(Directive) The entries below are to be written out again without alteration.

start Listing

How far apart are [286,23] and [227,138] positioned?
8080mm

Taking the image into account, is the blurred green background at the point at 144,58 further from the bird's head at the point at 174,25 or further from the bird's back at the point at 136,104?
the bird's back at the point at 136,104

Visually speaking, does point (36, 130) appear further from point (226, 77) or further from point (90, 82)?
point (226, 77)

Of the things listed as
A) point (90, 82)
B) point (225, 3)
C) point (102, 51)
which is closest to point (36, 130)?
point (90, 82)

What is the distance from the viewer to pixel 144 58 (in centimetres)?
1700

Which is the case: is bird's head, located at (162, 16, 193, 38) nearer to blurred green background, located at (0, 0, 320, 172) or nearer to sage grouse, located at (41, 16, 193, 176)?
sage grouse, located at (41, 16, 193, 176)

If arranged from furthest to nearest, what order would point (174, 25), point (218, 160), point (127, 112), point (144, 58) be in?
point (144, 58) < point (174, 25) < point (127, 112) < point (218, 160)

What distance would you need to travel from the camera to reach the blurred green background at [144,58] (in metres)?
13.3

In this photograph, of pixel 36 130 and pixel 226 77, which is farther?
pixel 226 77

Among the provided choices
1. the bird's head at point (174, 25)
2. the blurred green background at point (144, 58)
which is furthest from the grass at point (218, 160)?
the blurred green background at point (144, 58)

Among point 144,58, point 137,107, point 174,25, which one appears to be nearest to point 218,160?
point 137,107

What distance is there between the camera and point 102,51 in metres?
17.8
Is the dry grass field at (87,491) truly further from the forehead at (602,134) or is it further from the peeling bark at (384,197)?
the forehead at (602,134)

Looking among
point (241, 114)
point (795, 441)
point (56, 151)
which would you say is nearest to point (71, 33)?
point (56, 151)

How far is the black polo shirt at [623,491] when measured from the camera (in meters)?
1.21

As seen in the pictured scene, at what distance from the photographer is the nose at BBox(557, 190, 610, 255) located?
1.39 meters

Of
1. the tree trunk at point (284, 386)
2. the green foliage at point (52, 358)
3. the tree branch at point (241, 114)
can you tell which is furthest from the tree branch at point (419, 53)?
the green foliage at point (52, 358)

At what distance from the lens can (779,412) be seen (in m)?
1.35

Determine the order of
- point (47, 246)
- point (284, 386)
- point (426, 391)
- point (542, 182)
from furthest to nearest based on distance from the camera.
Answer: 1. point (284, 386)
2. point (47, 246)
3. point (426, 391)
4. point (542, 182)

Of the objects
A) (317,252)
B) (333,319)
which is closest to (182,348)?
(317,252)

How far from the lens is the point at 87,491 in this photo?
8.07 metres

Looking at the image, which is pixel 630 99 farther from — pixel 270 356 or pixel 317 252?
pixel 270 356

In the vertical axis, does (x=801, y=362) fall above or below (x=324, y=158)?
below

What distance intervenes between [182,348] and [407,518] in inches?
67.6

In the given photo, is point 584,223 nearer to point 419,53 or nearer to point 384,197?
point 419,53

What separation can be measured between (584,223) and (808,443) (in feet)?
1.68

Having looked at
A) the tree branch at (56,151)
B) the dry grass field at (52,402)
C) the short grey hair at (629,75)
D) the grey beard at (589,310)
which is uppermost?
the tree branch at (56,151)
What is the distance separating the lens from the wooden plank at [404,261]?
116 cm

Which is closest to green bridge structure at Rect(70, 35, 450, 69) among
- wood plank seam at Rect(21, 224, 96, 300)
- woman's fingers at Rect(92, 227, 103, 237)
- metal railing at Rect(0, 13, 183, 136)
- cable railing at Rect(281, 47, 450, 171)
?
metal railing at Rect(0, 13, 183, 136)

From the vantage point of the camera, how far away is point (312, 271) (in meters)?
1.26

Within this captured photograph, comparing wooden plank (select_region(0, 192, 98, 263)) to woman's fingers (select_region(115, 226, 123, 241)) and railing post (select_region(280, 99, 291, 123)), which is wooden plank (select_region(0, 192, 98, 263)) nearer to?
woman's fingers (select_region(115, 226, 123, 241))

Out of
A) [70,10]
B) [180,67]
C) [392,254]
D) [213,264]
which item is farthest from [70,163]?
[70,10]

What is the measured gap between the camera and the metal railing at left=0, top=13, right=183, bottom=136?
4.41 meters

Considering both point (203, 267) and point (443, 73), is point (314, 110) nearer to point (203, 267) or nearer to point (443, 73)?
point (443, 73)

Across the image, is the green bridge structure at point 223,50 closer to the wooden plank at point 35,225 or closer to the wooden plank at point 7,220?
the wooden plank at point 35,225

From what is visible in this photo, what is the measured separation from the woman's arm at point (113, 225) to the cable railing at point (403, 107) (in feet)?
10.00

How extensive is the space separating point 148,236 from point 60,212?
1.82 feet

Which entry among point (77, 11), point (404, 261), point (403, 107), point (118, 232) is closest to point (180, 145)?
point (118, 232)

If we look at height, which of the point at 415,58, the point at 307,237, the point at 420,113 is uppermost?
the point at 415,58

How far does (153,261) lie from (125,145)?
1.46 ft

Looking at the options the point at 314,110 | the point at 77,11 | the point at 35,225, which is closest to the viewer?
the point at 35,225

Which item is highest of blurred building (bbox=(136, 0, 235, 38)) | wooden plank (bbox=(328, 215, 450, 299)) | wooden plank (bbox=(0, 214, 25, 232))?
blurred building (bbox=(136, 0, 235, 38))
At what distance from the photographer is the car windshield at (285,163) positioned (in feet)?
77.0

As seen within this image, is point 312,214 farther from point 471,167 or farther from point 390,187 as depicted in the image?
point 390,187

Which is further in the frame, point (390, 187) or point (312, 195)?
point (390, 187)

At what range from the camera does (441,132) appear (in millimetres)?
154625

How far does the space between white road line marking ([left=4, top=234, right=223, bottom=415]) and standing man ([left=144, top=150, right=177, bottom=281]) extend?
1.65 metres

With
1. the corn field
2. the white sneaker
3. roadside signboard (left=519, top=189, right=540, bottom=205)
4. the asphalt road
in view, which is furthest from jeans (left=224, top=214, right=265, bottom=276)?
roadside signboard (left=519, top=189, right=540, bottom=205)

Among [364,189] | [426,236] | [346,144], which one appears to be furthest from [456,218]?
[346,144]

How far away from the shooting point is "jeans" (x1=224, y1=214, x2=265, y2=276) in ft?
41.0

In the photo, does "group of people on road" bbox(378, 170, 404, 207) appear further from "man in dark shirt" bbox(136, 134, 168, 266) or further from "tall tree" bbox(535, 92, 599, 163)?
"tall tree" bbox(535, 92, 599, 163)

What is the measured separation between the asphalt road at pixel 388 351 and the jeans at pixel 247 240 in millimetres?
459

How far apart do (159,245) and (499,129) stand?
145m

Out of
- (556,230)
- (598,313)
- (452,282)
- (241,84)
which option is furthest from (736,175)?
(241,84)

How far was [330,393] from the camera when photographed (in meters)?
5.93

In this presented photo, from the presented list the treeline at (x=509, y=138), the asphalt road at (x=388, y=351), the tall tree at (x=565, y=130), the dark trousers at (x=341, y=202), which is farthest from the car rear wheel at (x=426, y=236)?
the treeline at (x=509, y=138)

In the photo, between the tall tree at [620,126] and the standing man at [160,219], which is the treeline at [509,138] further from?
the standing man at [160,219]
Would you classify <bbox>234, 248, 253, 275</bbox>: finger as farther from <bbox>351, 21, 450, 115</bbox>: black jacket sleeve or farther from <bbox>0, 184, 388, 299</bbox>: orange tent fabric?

end Listing

(Solution)
How far apart are [286,23] and [227,138] positioned?
8080mm

Taking the image into account, is the blurred green background at the point at 144,58 further from the bird's head at the point at 174,25 or further from the bird's back at the point at 136,104?
the bird's back at the point at 136,104

Visually speaking, does point (36, 130) appear further from point (226, 77) or further from point (90, 82)?
point (226, 77)

Of the things listed as
A) point (90, 82)
B) point (225, 3)
C) point (102, 51)
which is closest to point (36, 130)?
point (90, 82)

What is the distance from the viewer to pixel 144 58 (in centimetres)?
1700

Which is the case: is bird's head, located at (162, 16, 193, 38) nearer to blurred green background, located at (0, 0, 320, 172) or nearer to sage grouse, located at (41, 16, 193, 176)?
sage grouse, located at (41, 16, 193, 176)

If arranged from furthest to nearest, what order would point (174, 25), point (218, 160), point (127, 112), point (144, 58) be in?
point (144, 58) < point (174, 25) < point (127, 112) < point (218, 160)

What distance would you need to travel from the camera to reach the blurred green background at [144,58] (in metres)?
13.3

In this photograph, of pixel 36 130 and pixel 226 77, which is farther?
pixel 226 77

Among the provided choices
1. the bird's head at point (174, 25)
2. the blurred green background at point (144, 58)
which is furthest from the grass at point (218, 160)?
the blurred green background at point (144, 58)

Among point 144,58, point 137,107, point 174,25, which one appears to be nearest to point 218,160?
point 137,107

What distance is there between the camera and point 102,51 in metres?
17.8
Is the dry grass field at (87,491) truly further from the forehead at (602,134) or is it further from the peeling bark at (384,197)?
the forehead at (602,134)

Looking among
point (241, 114)
point (795, 441)
point (56, 151)
which would you say is nearest to point (71, 33)?
point (56, 151)

How far is the black polo shirt at [623,491] when measured from the camera (in meters)?
1.21

As seen in the pictured scene, at what distance from the photographer is the nose at BBox(557, 190, 610, 255) located?
1.39 meters

Of
1. the tree trunk at point (284, 386)
2. the green foliage at point (52, 358)
3. the tree branch at point (241, 114)
can you tell which is furthest from the tree branch at point (419, 53)?
the green foliage at point (52, 358)

At what distance from the lens can (779,412) be seen (in m)?
1.35

Determine the order of
- point (47, 246)
- point (284, 386)
- point (426, 391)
- point (542, 182)
from furthest to nearest based on distance from the camera.
Answer: 1. point (284, 386)
2. point (47, 246)
3. point (426, 391)
4. point (542, 182)

Of the objects
A) (317,252)
B) (333,319)
which is closest to (182,348)?
(317,252)

How far from the lens is the point at 87,491 in this photo?
8.07 metres

Looking at the image, which is pixel 630 99 farther from — pixel 270 356 or pixel 317 252?
pixel 270 356

In the vertical axis, does (x=801, y=362) fall above or below (x=324, y=158)?
below

What distance intervenes between [182,348] and [407,518] in inches?
67.6

In the given photo, is point 584,223 nearer to point 419,53 or nearer to point 384,197?
point 419,53

What separation can be measured between (584,223) and (808,443) (in feet)?
1.68

Having looked at
A) the tree branch at (56,151)
B) the dry grass field at (52,402)
C) the short grey hair at (629,75)
D) the grey beard at (589,310)
which is uppermost?
the tree branch at (56,151)
What is the distance separating the lens from the wooden plank at [404,261]?
116 cm

Which is closest to green bridge structure at Rect(70, 35, 450, 69) among
- wood plank seam at Rect(21, 224, 96, 300)
- woman's fingers at Rect(92, 227, 103, 237)
- metal railing at Rect(0, 13, 183, 136)
- cable railing at Rect(281, 47, 450, 171)
?
metal railing at Rect(0, 13, 183, 136)

From the vantage point of the camera, how far away is point (312, 271) (in meters)?
1.26

Within this captured photograph, comparing wooden plank (select_region(0, 192, 98, 263)) to woman's fingers (select_region(115, 226, 123, 241)) and railing post (select_region(280, 99, 291, 123)), which is wooden plank (select_region(0, 192, 98, 263)) nearer to?
woman's fingers (select_region(115, 226, 123, 241))

Out of
A) [70,10]
B) [180,67]
C) [392,254]
D) [213,264]
which item is farthest from [70,163]?
[70,10]

What is the measured gap between the camera and the metal railing at left=0, top=13, right=183, bottom=136?
4.41 meters

Considering both point (203, 267) and point (443, 73), is point (314, 110) nearer to point (203, 267) or nearer to point (443, 73)?
point (443, 73)

Across the image, is the green bridge structure at point 223,50 closer to the wooden plank at point 35,225 or closer to the wooden plank at point 7,220?
the wooden plank at point 35,225

From what is visible in this photo, what is the measured separation from the woman's arm at point (113, 225) to the cable railing at point (403, 107) (in feet)?
10.00

How extensive is the space separating point 148,236 from point 60,212?
1.82 feet

Which entry among point (77, 11), point (404, 261), point (403, 107), point (118, 232) is closest to point (180, 145)?
point (118, 232)

If we look at height, which of the point at 415,58, the point at 307,237, the point at 420,113 is uppermost?
the point at 415,58

How far does (153,261) lie from (125,145)?
1.46 ft

Looking at the options the point at 314,110 | the point at 77,11 | the point at 35,225, which is closest to the viewer?
the point at 35,225

Which item is highest of blurred building (bbox=(136, 0, 235, 38)) | wooden plank (bbox=(328, 215, 450, 299)) | wooden plank (bbox=(0, 214, 25, 232))?
blurred building (bbox=(136, 0, 235, 38))
At what distance from the photographer is the car windshield at (285,163) positioned (in feet)?
77.0

As seen within this image, is point 312,214 farther from point 471,167 or farther from point 390,187 as depicted in the image?
point 390,187

Which is further in the frame, point (390, 187) or point (312, 195)?
point (390, 187)

At what range from the camera does (441,132) appear (in millimetres)?
154625

How far does the space between white road line marking ([left=4, top=234, right=223, bottom=415]) and standing man ([left=144, top=150, right=177, bottom=281]) extend?
1.65 metres

With
1. the corn field
2. the white sneaker
3. roadside signboard (left=519, top=189, right=540, bottom=205)
4. the asphalt road
in view, which is furthest from jeans (left=224, top=214, right=265, bottom=276)?
roadside signboard (left=519, top=189, right=540, bottom=205)

Among [364,189] | [426,236] | [346,144], which one appears to be furthest from [456,218]?
[346,144]

How far away from the shooting point is "jeans" (x1=224, y1=214, x2=265, y2=276) in ft?
41.0

In the photo, does "group of people on road" bbox(378, 170, 404, 207) appear further from "man in dark shirt" bbox(136, 134, 168, 266) or further from "tall tree" bbox(535, 92, 599, 163)?
"tall tree" bbox(535, 92, 599, 163)

What is the measured separation between the asphalt road at pixel 388 351 and the jeans at pixel 247 240 in millimetres?
459

How far apart do (159,245) and (499,129) stand?
145m

Out of
- (556,230)
- (598,313)
- (452,282)
- (241,84)
which option is furthest from (736,175)?
(241,84)

How far was [330,393] from the camera when photographed (in meters)?
5.93

In this presented photo, from the presented list the treeline at (x=509, y=138), the asphalt road at (x=388, y=351), the tall tree at (x=565, y=130), the dark trousers at (x=341, y=202), which is farthest from the car rear wheel at (x=426, y=236)?
the treeline at (x=509, y=138)

In the photo, between the tall tree at [620,126] and the standing man at [160,219], which is the treeline at [509,138] further from?
the standing man at [160,219]
Would you classify <bbox>234, 248, 253, 275</bbox>: finger as farther from <bbox>351, 21, 450, 115</bbox>: black jacket sleeve or farther from <bbox>0, 184, 388, 299</bbox>: orange tent fabric?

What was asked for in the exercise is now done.